◆ **Source**
For an ideal waveguide, when the cutoff frequency of the m-th normal mode satisfies $f_m\ll f$, the Taylor series approximation is given by:

$$k_l\approx {\displaystyle \frac{2\pi }{c_0}}({\displaystyle \frac{f_n^2}{2f}}-{\displaystyle \frac{f_m^2}{2f}}),$$

(11)

Substituting Equation (11) into Equation (10) yields:

$$B({\theta }_T,f,\widehat{r})\approx {\displaystyle \sum _{l=1}^L{D}_l\exp [-\mathrm{i}2\pi t_{\widehat{r}}\sqrt{f^2-{\left(\sqrt{\frac{r_T}{\widehat{r}}}{\mu }_l\right)}^2}]},$$

(12)

where ${\mu }_l=\sqrt{f_n^2-f_m^2}$. Assuming that the amplitude spectrum of the sound source varies slowly, the inverse Fourier transform of Equation (12) can be evaluated using the stationary phase method [25] as:

$$R(t,r_T,\widehat{r})={\displaystyle \sum _{l=1}^L{D}_l(\sqrt{\frac{r_T}{\widehat{r}}}{\mu }_{l}t{(t^2-t_{\widehat{r}}^2)}^{-\frac{1}{2}})t_{\widehat{r}}{(\sqrt{\frac{r_T}{\widehat{r}}}{\mu }_l)}^{\frac{1}{2}}}{\displaystyle \frac{\sqrt{2}}{2}}{(t^2-t_{\widehat{r}}^2)}^{-{\displaystyle \frac{3}{4}}}\exp (\mathrm{i}2\pi \sqrt{{\displaystyle \frac{r_T}{\widehat{r}}}}{\mu }_l\sqrt{t-t_{\widehat{r}}^2}).$$

(13)

Using the warping operator $h(t)=\sqrt{t^2+t_{\widehat{r}}^2}$ to resample Equation (13) yields:

$$W_{h}R(t,r_T,\widehat{r})={\left|{\displaystyle \frac{\partial h(t)}{\partial t}}\right|}^{{\displaystyle \frac{1}{2}}}{\displaystyle \sum _{l=1}^L{D}_l(\sqrt{\frac{r_T}{\widehat{r}}}{\mu }_l\sqrt{t+t_{\widehat{r}}^2}/t)t_{\widehat{r}}{(\sqrt{\frac{r_T}{\widehat{r}}}{\mu }_l)}^{\frac{1}{2}}\frac{\sqrt{2}}{2}}{t}^{-{\displaystyle \frac{3}{2}}}\exp (\mathrm{i}2\pi \sqrt{{\displaystyle \frac{r_T}{\widehat{r}}}}{\mu }_{l}t).$$

(14)

The spectrum obtained from the Fourier transform of Equation (14) is referred to as the characteristic spectrum when the source has an azimuth of ${\theta }_T$ and an estimated distance of $\widehat{r}$. The characteristic spectrum exhibits peaks at the characteristic frequencies $\sqrt{r_T/\widehat{r}}{\mu }_l$. When $\widehat{r}=r_T$, the characteristic frequency is determined by the cutoff frequencies of the various normal modes, which reflect the waveguide characteristics. Therefore, when the intersection points correspond to real targets, the characteristic spectra of the bearing lines that define them exhibit the same characteristic frequencies.

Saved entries
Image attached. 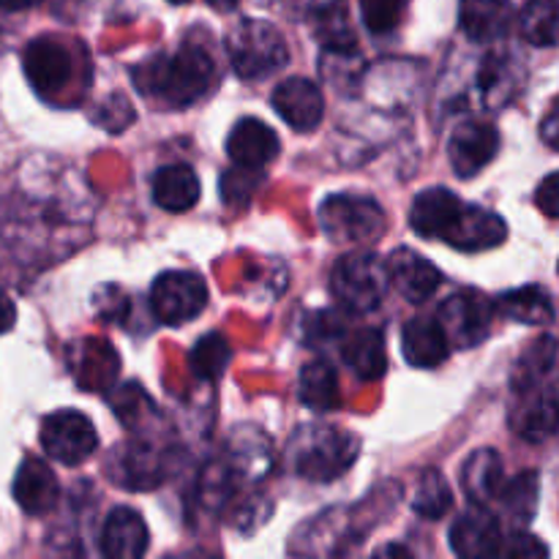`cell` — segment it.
I'll return each instance as SVG.
<instances>
[{"label": "cell", "instance_id": "cell-1", "mask_svg": "<svg viewBox=\"0 0 559 559\" xmlns=\"http://www.w3.org/2000/svg\"><path fill=\"white\" fill-rule=\"evenodd\" d=\"M213 74V58L200 47V44H189L175 49L169 55H153L145 63L134 69V85L136 91L145 96L158 98L167 107H191L197 98H202L211 87Z\"/></svg>", "mask_w": 559, "mask_h": 559}, {"label": "cell", "instance_id": "cell-2", "mask_svg": "<svg viewBox=\"0 0 559 559\" xmlns=\"http://www.w3.org/2000/svg\"><path fill=\"white\" fill-rule=\"evenodd\" d=\"M358 435L338 426H300L289 442V462L295 475L311 484H331L358 462Z\"/></svg>", "mask_w": 559, "mask_h": 559}, {"label": "cell", "instance_id": "cell-3", "mask_svg": "<svg viewBox=\"0 0 559 559\" xmlns=\"http://www.w3.org/2000/svg\"><path fill=\"white\" fill-rule=\"evenodd\" d=\"M229 63L240 80L262 82L289 63L282 31L265 20H240L227 36Z\"/></svg>", "mask_w": 559, "mask_h": 559}, {"label": "cell", "instance_id": "cell-4", "mask_svg": "<svg viewBox=\"0 0 559 559\" xmlns=\"http://www.w3.org/2000/svg\"><path fill=\"white\" fill-rule=\"evenodd\" d=\"M388 289L391 284H388L385 260H380L374 251H353L333 265L331 293L344 311L369 314L380 309Z\"/></svg>", "mask_w": 559, "mask_h": 559}, {"label": "cell", "instance_id": "cell-5", "mask_svg": "<svg viewBox=\"0 0 559 559\" xmlns=\"http://www.w3.org/2000/svg\"><path fill=\"white\" fill-rule=\"evenodd\" d=\"M320 227L333 243H374L388 227L382 205L364 194H331L320 202Z\"/></svg>", "mask_w": 559, "mask_h": 559}, {"label": "cell", "instance_id": "cell-6", "mask_svg": "<svg viewBox=\"0 0 559 559\" xmlns=\"http://www.w3.org/2000/svg\"><path fill=\"white\" fill-rule=\"evenodd\" d=\"M38 440H41L44 453L66 467H80L98 451V435L91 418L76 409H58L47 415Z\"/></svg>", "mask_w": 559, "mask_h": 559}, {"label": "cell", "instance_id": "cell-7", "mask_svg": "<svg viewBox=\"0 0 559 559\" xmlns=\"http://www.w3.org/2000/svg\"><path fill=\"white\" fill-rule=\"evenodd\" d=\"M437 322L445 331L448 344L453 347H478L486 342L495 322V304L478 289H459L451 298L442 300L437 311Z\"/></svg>", "mask_w": 559, "mask_h": 559}, {"label": "cell", "instance_id": "cell-8", "mask_svg": "<svg viewBox=\"0 0 559 559\" xmlns=\"http://www.w3.org/2000/svg\"><path fill=\"white\" fill-rule=\"evenodd\" d=\"M151 309L164 325H183L207 309L205 278L191 271H167L153 282Z\"/></svg>", "mask_w": 559, "mask_h": 559}, {"label": "cell", "instance_id": "cell-9", "mask_svg": "<svg viewBox=\"0 0 559 559\" xmlns=\"http://www.w3.org/2000/svg\"><path fill=\"white\" fill-rule=\"evenodd\" d=\"M25 76L44 102H58L74 82V55L52 36L33 38L22 55Z\"/></svg>", "mask_w": 559, "mask_h": 559}, {"label": "cell", "instance_id": "cell-10", "mask_svg": "<svg viewBox=\"0 0 559 559\" xmlns=\"http://www.w3.org/2000/svg\"><path fill=\"white\" fill-rule=\"evenodd\" d=\"M519 402L511 413V426L522 440L546 442L557 431V385L551 380L513 388Z\"/></svg>", "mask_w": 559, "mask_h": 559}, {"label": "cell", "instance_id": "cell-11", "mask_svg": "<svg viewBox=\"0 0 559 559\" xmlns=\"http://www.w3.org/2000/svg\"><path fill=\"white\" fill-rule=\"evenodd\" d=\"M500 153V131L491 123L467 120L448 140V162L459 178H475Z\"/></svg>", "mask_w": 559, "mask_h": 559}, {"label": "cell", "instance_id": "cell-12", "mask_svg": "<svg viewBox=\"0 0 559 559\" xmlns=\"http://www.w3.org/2000/svg\"><path fill=\"white\" fill-rule=\"evenodd\" d=\"M451 549L464 559H495L500 557L502 524L489 506H473L453 522Z\"/></svg>", "mask_w": 559, "mask_h": 559}, {"label": "cell", "instance_id": "cell-13", "mask_svg": "<svg viewBox=\"0 0 559 559\" xmlns=\"http://www.w3.org/2000/svg\"><path fill=\"white\" fill-rule=\"evenodd\" d=\"M273 109L289 129L306 134V131H314L325 118V98L317 82L306 76H289L278 82L273 91Z\"/></svg>", "mask_w": 559, "mask_h": 559}, {"label": "cell", "instance_id": "cell-14", "mask_svg": "<svg viewBox=\"0 0 559 559\" xmlns=\"http://www.w3.org/2000/svg\"><path fill=\"white\" fill-rule=\"evenodd\" d=\"M388 284L409 304H424L440 289L442 273L435 262L413 249H396L385 262Z\"/></svg>", "mask_w": 559, "mask_h": 559}, {"label": "cell", "instance_id": "cell-15", "mask_svg": "<svg viewBox=\"0 0 559 559\" xmlns=\"http://www.w3.org/2000/svg\"><path fill=\"white\" fill-rule=\"evenodd\" d=\"M167 475V464L158 448L151 442L134 440L118 448L112 464H109V478L126 489H153Z\"/></svg>", "mask_w": 559, "mask_h": 559}, {"label": "cell", "instance_id": "cell-16", "mask_svg": "<svg viewBox=\"0 0 559 559\" xmlns=\"http://www.w3.org/2000/svg\"><path fill=\"white\" fill-rule=\"evenodd\" d=\"M508 238V227L502 222V216H497L495 211H486L484 205H469L464 202L462 213H459L456 224L448 229L445 243L453 246L459 251H486L502 246Z\"/></svg>", "mask_w": 559, "mask_h": 559}, {"label": "cell", "instance_id": "cell-17", "mask_svg": "<svg viewBox=\"0 0 559 559\" xmlns=\"http://www.w3.org/2000/svg\"><path fill=\"white\" fill-rule=\"evenodd\" d=\"M11 495H14L16 506L25 513H31V516H47L49 511H55V506L60 500L58 475L41 459H25L14 475Z\"/></svg>", "mask_w": 559, "mask_h": 559}, {"label": "cell", "instance_id": "cell-18", "mask_svg": "<svg viewBox=\"0 0 559 559\" xmlns=\"http://www.w3.org/2000/svg\"><path fill=\"white\" fill-rule=\"evenodd\" d=\"M464 200H459L451 189H426L415 197L413 211H409V227L424 240H445L448 229L456 224L462 213Z\"/></svg>", "mask_w": 559, "mask_h": 559}, {"label": "cell", "instance_id": "cell-19", "mask_svg": "<svg viewBox=\"0 0 559 559\" xmlns=\"http://www.w3.org/2000/svg\"><path fill=\"white\" fill-rule=\"evenodd\" d=\"M282 151L278 134L260 118H240L227 136V156L238 167L262 169Z\"/></svg>", "mask_w": 559, "mask_h": 559}, {"label": "cell", "instance_id": "cell-20", "mask_svg": "<svg viewBox=\"0 0 559 559\" xmlns=\"http://www.w3.org/2000/svg\"><path fill=\"white\" fill-rule=\"evenodd\" d=\"M102 555L107 559H140L151 546L145 519L134 508H115L102 527Z\"/></svg>", "mask_w": 559, "mask_h": 559}, {"label": "cell", "instance_id": "cell-21", "mask_svg": "<svg viewBox=\"0 0 559 559\" xmlns=\"http://www.w3.org/2000/svg\"><path fill=\"white\" fill-rule=\"evenodd\" d=\"M513 20H516V11H513L511 0H462V9H459L462 31L478 44L506 38L511 33Z\"/></svg>", "mask_w": 559, "mask_h": 559}, {"label": "cell", "instance_id": "cell-22", "mask_svg": "<svg viewBox=\"0 0 559 559\" xmlns=\"http://www.w3.org/2000/svg\"><path fill=\"white\" fill-rule=\"evenodd\" d=\"M402 353L415 369H437L451 355V344L437 317H415L404 325Z\"/></svg>", "mask_w": 559, "mask_h": 559}, {"label": "cell", "instance_id": "cell-23", "mask_svg": "<svg viewBox=\"0 0 559 559\" xmlns=\"http://www.w3.org/2000/svg\"><path fill=\"white\" fill-rule=\"evenodd\" d=\"M342 358L360 382L382 380L388 371L385 333L380 328H364V331L344 333Z\"/></svg>", "mask_w": 559, "mask_h": 559}, {"label": "cell", "instance_id": "cell-24", "mask_svg": "<svg viewBox=\"0 0 559 559\" xmlns=\"http://www.w3.org/2000/svg\"><path fill=\"white\" fill-rule=\"evenodd\" d=\"M506 475H502V459L495 448H480L464 462L462 467V489L473 506H489L497 500Z\"/></svg>", "mask_w": 559, "mask_h": 559}, {"label": "cell", "instance_id": "cell-25", "mask_svg": "<svg viewBox=\"0 0 559 559\" xmlns=\"http://www.w3.org/2000/svg\"><path fill=\"white\" fill-rule=\"evenodd\" d=\"M153 200L167 213H186L200 202V178L189 164H169L153 178Z\"/></svg>", "mask_w": 559, "mask_h": 559}, {"label": "cell", "instance_id": "cell-26", "mask_svg": "<svg viewBox=\"0 0 559 559\" xmlns=\"http://www.w3.org/2000/svg\"><path fill=\"white\" fill-rule=\"evenodd\" d=\"M495 311H500L506 320L522 322V325H549L555 320V300L546 287L527 284V287L502 293L495 304Z\"/></svg>", "mask_w": 559, "mask_h": 559}, {"label": "cell", "instance_id": "cell-27", "mask_svg": "<svg viewBox=\"0 0 559 559\" xmlns=\"http://www.w3.org/2000/svg\"><path fill=\"white\" fill-rule=\"evenodd\" d=\"M298 399L304 407L314 413H331L342 404V388H338V371L328 360H314L304 366L298 382Z\"/></svg>", "mask_w": 559, "mask_h": 559}, {"label": "cell", "instance_id": "cell-28", "mask_svg": "<svg viewBox=\"0 0 559 559\" xmlns=\"http://www.w3.org/2000/svg\"><path fill=\"white\" fill-rule=\"evenodd\" d=\"M497 500L502 502V511L511 519L513 527H530L540 502V475L535 469H524L522 475L502 484Z\"/></svg>", "mask_w": 559, "mask_h": 559}, {"label": "cell", "instance_id": "cell-29", "mask_svg": "<svg viewBox=\"0 0 559 559\" xmlns=\"http://www.w3.org/2000/svg\"><path fill=\"white\" fill-rule=\"evenodd\" d=\"M311 20H314L317 41L325 49H358V38L349 25L344 0H320Z\"/></svg>", "mask_w": 559, "mask_h": 559}, {"label": "cell", "instance_id": "cell-30", "mask_svg": "<svg viewBox=\"0 0 559 559\" xmlns=\"http://www.w3.org/2000/svg\"><path fill=\"white\" fill-rule=\"evenodd\" d=\"M189 364L194 377L207 382L222 380V374L227 371V366L233 364V347H229L227 336L224 333H205L200 342L194 344L189 355Z\"/></svg>", "mask_w": 559, "mask_h": 559}, {"label": "cell", "instance_id": "cell-31", "mask_svg": "<svg viewBox=\"0 0 559 559\" xmlns=\"http://www.w3.org/2000/svg\"><path fill=\"white\" fill-rule=\"evenodd\" d=\"M413 511L418 513L420 519H437L445 516L448 511L453 508V495H451V486L448 480L442 478L440 469H424L418 478V486L413 491Z\"/></svg>", "mask_w": 559, "mask_h": 559}, {"label": "cell", "instance_id": "cell-32", "mask_svg": "<svg viewBox=\"0 0 559 559\" xmlns=\"http://www.w3.org/2000/svg\"><path fill=\"white\" fill-rule=\"evenodd\" d=\"M519 31L533 47H555L557 0H530L519 14Z\"/></svg>", "mask_w": 559, "mask_h": 559}, {"label": "cell", "instance_id": "cell-33", "mask_svg": "<svg viewBox=\"0 0 559 559\" xmlns=\"http://www.w3.org/2000/svg\"><path fill=\"white\" fill-rule=\"evenodd\" d=\"M557 364V342L555 336H540L527 353L519 360L516 371H513V388L533 385V382H544L551 377Z\"/></svg>", "mask_w": 559, "mask_h": 559}, {"label": "cell", "instance_id": "cell-34", "mask_svg": "<svg viewBox=\"0 0 559 559\" xmlns=\"http://www.w3.org/2000/svg\"><path fill=\"white\" fill-rule=\"evenodd\" d=\"M306 331V344H333L342 342L344 333H347V317L336 309H320L314 314H309L304 325Z\"/></svg>", "mask_w": 559, "mask_h": 559}, {"label": "cell", "instance_id": "cell-35", "mask_svg": "<svg viewBox=\"0 0 559 559\" xmlns=\"http://www.w3.org/2000/svg\"><path fill=\"white\" fill-rule=\"evenodd\" d=\"M404 5H407V0H360L364 22L374 36H385V33L396 31L399 22H402Z\"/></svg>", "mask_w": 559, "mask_h": 559}, {"label": "cell", "instance_id": "cell-36", "mask_svg": "<svg viewBox=\"0 0 559 559\" xmlns=\"http://www.w3.org/2000/svg\"><path fill=\"white\" fill-rule=\"evenodd\" d=\"M134 107H131V102L123 93H109V96L98 104L96 112H93V123L118 134V131L129 129V126L134 123Z\"/></svg>", "mask_w": 559, "mask_h": 559}, {"label": "cell", "instance_id": "cell-37", "mask_svg": "<svg viewBox=\"0 0 559 559\" xmlns=\"http://www.w3.org/2000/svg\"><path fill=\"white\" fill-rule=\"evenodd\" d=\"M254 173H260V169H249V167L229 169V173L222 178V200L227 202V205H246V202L251 200V191H254L257 186Z\"/></svg>", "mask_w": 559, "mask_h": 559}, {"label": "cell", "instance_id": "cell-38", "mask_svg": "<svg viewBox=\"0 0 559 559\" xmlns=\"http://www.w3.org/2000/svg\"><path fill=\"white\" fill-rule=\"evenodd\" d=\"M500 557L506 559H535V557H549V549L540 544L535 535L527 533H513L511 538H502Z\"/></svg>", "mask_w": 559, "mask_h": 559}, {"label": "cell", "instance_id": "cell-39", "mask_svg": "<svg viewBox=\"0 0 559 559\" xmlns=\"http://www.w3.org/2000/svg\"><path fill=\"white\" fill-rule=\"evenodd\" d=\"M535 202H538L540 211L549 218L559 216V175L549 173L544 178V183L538 186V194H535Z\"/></svg>", "mask_w": 559, "mask_h": 559}, {"label": "cell", "instance_id": "cell-40", "mask_svg": "<svg viewBox=\"0 0 559 559\" xmlns=\"http://www.w3.org/2000/svg\"><path fill=\"white\" fill-rule=\"evenodd\" d=\"M540 136H544L546 145L555 151V147H559V115H557V98L551 102L549 112H546L544 118V126H540Z\"/></svg>", "mask_w": 559, "mask_h": 559}, {"label": "cell", "instance_id": "cell-41", "mask_svg": "<svg viewBox=\"0 0 559 559\" xmlns=\"http://www.w3.org/2000/svg\"><path fill=\"white\" fill-rule=\"evenodd\" d=\"M16 322V306L9 295L0 289V333H9Z\"/></svg>", "mask_w": 559, "mask_h": 559}, {"label": "cell", "instance_id": "cell-42", "mask_svg": "<svg viewBox=\"0 0 559 559\" xmlns=\"http://www.w3.org/2000/svg\"><path fill=\"white\" fill-rule=\"evenodd\" d=\"M374 555L377 557H404V559H409V557H413V551H409L407 546L393 544V546H382V549H377Z\"/></svg>", "mask_w": 559, "mask_h": 559}, {"label": "cell", "instance_id": "cell-43", "mask_svg": "<svg viewBox=\"0 0 559 559\" xmlns=\"http://www.w3.org/2000/svg\"><path fill=\"white\" fill-rule=\"evenodd\" d=\"M38 3H41V0H0V11H25Z\"/></svg>", "mask_w": 559, "mask_h": 559}, {"label": "cell", "instance_id": "cell-44", "mask_svg": "<svg viewBox=\"0 0 559 559\" xmlns=\"http://www.w3.org/2000/svg\"><path fill=\"white\" fill-rule=\"evenodd\" d=\"M207 5H211V9H216V11H222V14H227V11H233L235 5L240 3V0H205Z\"/></svg>", "mask_w": 559, "mask_h": 559}, {"label": "cell", "instance_id": "cell-45", "mask_svg": "<svg viewBox=\"0 0 559 559\" xmlns=\"http://www.w3.org/2000/svg\"><path fill=\"white\" fill-rule=\"evenodd\" d=\"M169 3H175V5H180V3H189V0H169Z\"/></svg>", "mask_w": 559, "mask_h": 559}]
</instances>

◆ **Directions**
Quote the waveguide derivation above, starting with "The spectrum obtained" and going on through "same characteristic frequencies.".

◆ **Task output**
The spectrum obtained from the Fourier transform of Equation (14) is referred to as the characteristic spectrum when the source has an azimuth of ${\theta }_T$ and an estimated distance of $\widehat{r}$. The characteristic spectrum exhibits peaks at the characteristic frequencies $\sqrt{r_T/\widehat{r}}{\mu }_l$. When $\widehat{r}=r_T$, the characteristic frequency is determined by the cutoff frequencies of the various normal modes, which reflect the waveguide characteristics. Therefore, when the intersection points correspond to real targets, the characteristic spectra of the bearing lines that define them exhibit the same characteristic frequencies.